## Exercise instructions
Copy out the records word for word, starting at the line that contains "Looking at this" and continuing through the end of the records.

* BEGIN Material for the task *

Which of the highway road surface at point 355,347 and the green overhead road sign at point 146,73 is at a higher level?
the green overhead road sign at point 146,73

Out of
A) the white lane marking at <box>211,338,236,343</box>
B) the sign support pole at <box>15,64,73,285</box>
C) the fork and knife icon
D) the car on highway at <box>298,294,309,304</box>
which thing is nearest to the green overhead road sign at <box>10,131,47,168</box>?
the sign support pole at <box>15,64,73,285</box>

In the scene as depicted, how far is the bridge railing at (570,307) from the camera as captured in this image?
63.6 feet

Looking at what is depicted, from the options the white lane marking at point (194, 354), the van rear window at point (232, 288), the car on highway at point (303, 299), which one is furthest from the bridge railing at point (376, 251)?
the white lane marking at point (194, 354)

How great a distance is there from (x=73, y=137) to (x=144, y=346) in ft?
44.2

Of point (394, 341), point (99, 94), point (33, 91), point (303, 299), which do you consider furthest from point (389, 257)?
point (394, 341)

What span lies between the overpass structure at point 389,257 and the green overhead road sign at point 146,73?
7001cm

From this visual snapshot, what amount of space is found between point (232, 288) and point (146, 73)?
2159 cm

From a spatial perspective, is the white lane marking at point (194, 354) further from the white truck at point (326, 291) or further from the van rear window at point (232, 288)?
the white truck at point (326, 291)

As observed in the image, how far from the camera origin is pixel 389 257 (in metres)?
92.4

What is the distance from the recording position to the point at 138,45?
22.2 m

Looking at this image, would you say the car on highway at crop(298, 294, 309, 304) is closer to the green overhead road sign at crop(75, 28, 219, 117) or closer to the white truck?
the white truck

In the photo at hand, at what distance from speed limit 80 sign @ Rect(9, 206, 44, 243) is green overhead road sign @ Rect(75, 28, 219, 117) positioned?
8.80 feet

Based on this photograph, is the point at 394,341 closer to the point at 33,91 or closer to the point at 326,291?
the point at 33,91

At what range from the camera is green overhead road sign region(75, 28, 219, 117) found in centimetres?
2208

* END Material for the task *

## Response for this exercise
Looking at this image, would you say the car on highway at crop(298, 294, 309, 304) is closer to the green overhead road sign at crop(75, 28, 219, 117) or closer to the white truck?
the white truck

In the photo at hand, at what distance from speed limit 80 sign @ Rect(9, 206, 44, 243) is green overhead road sign @ Rect(75, 28, 219, 117) positioned?
8.80 feet

Based on this photograph, is the point at 394,341 closer to the point at 33,91 or closer to the point at 326,291?
the point at 33,91

At what range from the camera is green overhead road sign region(75, 28, 219, 117) found in centimetres?
2208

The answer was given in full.